Happy to see you Paula :cheer: I hope you are feeling better, I am sure it will take some time. Hugs and kisses from us xxxooo

I find the best thing for constipation is Natural Calm. It is just magnesium citrate, so our bodies really need it anyway. Taken last thing at night. It fizzes up in warm water, and it also helps your sleep. Depends on how much you take as to the effect.


----------



## edelweiss (Apr 23, 2010)

Fresh, soft dates are also yummy & will help you along. . .


----------



## michellerobison (Dec 17, 2009)

Stopping in to see how you're doing.. I'm on poo patrol myself, always hard to get it going after surgery.. I drink lots of water and tried prune juice and some Colace. It helps..Especially with pain meds which bind you up..
Praying you have relief soon, lots of hugs and nose licks..


----------



## Matilda's mommy (Jun 1, 2005)

Still no poo:blush:


----------



## Snowball Pie's Mommi (Oct 16, 2008)

Matilda's mommy said:


> Still no poo:blush:


Did you call the doctor and ask about the Smooth Move? And, like Sandi suggested ... fresh dates?


----------



## mdbflorida (Feb 28, 2013)

Hoping you are feeling better and making progress.


----------



## edelweiss (Apr 23, 2010)

Paula, the dates I buy are called Medjool Dates---they are yummy---even the pups love them! I keep a big box in the fridge as long as they are in season (they are in season now---Costco usually carries them).


----------



## wkomorow (Aug 26, 2011)

Paula,

My mother was like that when she was on pain killers, it must be so uncomfortable for you.

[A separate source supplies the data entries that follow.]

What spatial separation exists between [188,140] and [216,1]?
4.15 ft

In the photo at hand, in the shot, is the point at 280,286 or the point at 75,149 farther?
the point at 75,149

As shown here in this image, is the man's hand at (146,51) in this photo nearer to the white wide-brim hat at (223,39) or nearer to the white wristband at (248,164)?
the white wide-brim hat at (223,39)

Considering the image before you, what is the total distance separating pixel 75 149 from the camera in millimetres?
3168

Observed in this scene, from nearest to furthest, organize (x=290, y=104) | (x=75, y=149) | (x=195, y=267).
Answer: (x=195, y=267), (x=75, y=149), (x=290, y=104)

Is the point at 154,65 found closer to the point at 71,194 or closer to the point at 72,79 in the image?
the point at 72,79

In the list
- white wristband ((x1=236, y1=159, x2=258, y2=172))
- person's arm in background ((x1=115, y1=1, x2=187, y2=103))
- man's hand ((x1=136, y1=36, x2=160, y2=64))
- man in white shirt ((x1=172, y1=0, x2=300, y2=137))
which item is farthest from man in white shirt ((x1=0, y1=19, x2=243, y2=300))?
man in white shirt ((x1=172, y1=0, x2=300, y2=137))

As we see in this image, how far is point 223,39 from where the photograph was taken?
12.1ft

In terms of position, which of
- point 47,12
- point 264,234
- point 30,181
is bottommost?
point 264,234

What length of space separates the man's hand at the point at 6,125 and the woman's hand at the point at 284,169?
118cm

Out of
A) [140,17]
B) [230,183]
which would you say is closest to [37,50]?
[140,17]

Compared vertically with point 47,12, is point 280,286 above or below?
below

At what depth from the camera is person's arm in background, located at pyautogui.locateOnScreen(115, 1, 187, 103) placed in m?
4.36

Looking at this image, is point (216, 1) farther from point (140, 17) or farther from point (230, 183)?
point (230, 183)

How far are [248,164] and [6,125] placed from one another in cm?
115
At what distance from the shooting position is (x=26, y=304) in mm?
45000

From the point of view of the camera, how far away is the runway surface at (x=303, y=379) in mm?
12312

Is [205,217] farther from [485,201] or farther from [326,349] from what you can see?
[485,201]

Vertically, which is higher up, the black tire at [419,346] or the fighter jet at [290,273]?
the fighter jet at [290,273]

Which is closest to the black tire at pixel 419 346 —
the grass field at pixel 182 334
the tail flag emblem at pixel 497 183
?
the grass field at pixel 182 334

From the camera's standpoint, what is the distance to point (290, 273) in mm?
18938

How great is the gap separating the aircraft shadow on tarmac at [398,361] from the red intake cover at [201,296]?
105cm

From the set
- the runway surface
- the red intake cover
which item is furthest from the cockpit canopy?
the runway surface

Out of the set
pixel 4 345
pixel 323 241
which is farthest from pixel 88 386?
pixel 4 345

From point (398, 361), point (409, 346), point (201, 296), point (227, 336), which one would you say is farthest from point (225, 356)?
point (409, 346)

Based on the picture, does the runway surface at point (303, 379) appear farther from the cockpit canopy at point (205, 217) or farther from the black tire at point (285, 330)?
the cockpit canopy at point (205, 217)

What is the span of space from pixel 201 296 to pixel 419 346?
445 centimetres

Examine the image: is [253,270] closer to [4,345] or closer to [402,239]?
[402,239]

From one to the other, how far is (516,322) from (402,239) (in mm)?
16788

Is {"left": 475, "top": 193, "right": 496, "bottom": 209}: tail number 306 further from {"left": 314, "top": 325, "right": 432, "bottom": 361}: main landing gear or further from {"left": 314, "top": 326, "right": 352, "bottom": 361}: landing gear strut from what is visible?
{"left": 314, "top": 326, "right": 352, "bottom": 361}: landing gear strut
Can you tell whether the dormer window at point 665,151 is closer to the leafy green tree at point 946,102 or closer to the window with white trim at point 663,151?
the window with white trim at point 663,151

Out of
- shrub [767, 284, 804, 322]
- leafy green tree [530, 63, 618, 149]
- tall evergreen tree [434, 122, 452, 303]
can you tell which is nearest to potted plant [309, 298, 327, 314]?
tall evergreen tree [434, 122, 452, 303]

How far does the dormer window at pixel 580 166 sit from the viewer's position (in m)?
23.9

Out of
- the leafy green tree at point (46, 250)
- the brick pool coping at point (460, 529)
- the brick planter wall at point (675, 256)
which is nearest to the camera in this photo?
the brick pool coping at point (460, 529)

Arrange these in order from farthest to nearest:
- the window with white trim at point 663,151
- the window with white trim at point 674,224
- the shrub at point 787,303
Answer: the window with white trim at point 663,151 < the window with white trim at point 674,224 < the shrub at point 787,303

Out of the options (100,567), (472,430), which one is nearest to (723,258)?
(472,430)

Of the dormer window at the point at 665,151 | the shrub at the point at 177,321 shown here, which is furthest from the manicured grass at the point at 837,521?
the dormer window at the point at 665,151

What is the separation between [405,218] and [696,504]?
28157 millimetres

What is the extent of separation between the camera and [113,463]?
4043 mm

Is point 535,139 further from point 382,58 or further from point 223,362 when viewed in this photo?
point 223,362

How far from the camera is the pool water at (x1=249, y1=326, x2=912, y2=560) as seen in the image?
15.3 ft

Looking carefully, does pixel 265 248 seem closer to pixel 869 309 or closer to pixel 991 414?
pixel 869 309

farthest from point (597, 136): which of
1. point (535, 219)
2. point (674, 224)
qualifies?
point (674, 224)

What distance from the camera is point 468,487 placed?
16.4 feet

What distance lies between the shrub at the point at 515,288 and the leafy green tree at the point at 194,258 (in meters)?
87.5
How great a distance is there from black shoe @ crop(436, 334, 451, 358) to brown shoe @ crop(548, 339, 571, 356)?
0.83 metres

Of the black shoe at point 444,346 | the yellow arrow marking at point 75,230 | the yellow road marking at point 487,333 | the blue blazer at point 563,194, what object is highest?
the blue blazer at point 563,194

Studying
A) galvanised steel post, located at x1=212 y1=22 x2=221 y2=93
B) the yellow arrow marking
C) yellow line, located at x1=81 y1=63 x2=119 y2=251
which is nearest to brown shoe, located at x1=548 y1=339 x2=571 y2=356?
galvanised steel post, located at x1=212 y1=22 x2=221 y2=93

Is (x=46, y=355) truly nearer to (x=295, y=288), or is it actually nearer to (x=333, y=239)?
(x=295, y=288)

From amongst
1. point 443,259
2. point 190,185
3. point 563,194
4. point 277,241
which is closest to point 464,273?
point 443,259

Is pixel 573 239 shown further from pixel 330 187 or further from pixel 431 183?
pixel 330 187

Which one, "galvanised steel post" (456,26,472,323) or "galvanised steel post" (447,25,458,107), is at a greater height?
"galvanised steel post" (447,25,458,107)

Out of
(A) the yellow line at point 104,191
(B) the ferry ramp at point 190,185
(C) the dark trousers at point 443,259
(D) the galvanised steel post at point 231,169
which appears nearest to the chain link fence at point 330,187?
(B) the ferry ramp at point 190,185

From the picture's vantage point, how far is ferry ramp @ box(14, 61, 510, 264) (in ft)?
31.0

Sorry you are gong through this.


----------



## donnad (Aug 22, 2006)

Paula, praying that you fell better.


----------



## Matilda's mommy (Jun 1, 2005)

:chili:It happened :chili: lol never thought I'd be so excited :HistericalSmiley:

my surgeon just called he was surprised to hear me doing as well as I am. 
My appointment is 2:00 tomorrow, hopefully my results have same back 
I'll keep you updated




Sandi when we are in Yuma we visit the Medjool date farms, love the dates they are so fresh, just picked sometimes days before depending when we visited have you ever had a date shake? Soooooo yummy.
I'll have hubby buy me some at Costco.


----------



## Maglily (Feb 3, 2009)

Paula glad to hear you are back on track and starting to feel better.


----------



## Lacie's Mom (Oct 11, 2006)

Paula -- surrounding you will love and prayers. I'm glad to hear that you're doing so well, but Marie is right -- you need to rest and take care of yourself. It's going to take time for your body to heal.


----------



## silverhaven (Sep 6, 2009)

So happy to hear you are on the mend Paula :tender:


----------



## pippersmom (May 21, 2012)

Glad to hear you are feeling better.


----------



## The A Team (Dec 1, 2005)

Matilda's mommy said:


> :chili:It happened :chili: lol never thought I'd be so excited :HistericalSmiley:



Well I, for one, am thrilled for you....but hmmmm.....a tad TMI for me, LOL. :w00t::blush: 

I have a friend going through the same thing right now.....but I think she's a few days behind you. so I haven't had her TMI news yet... 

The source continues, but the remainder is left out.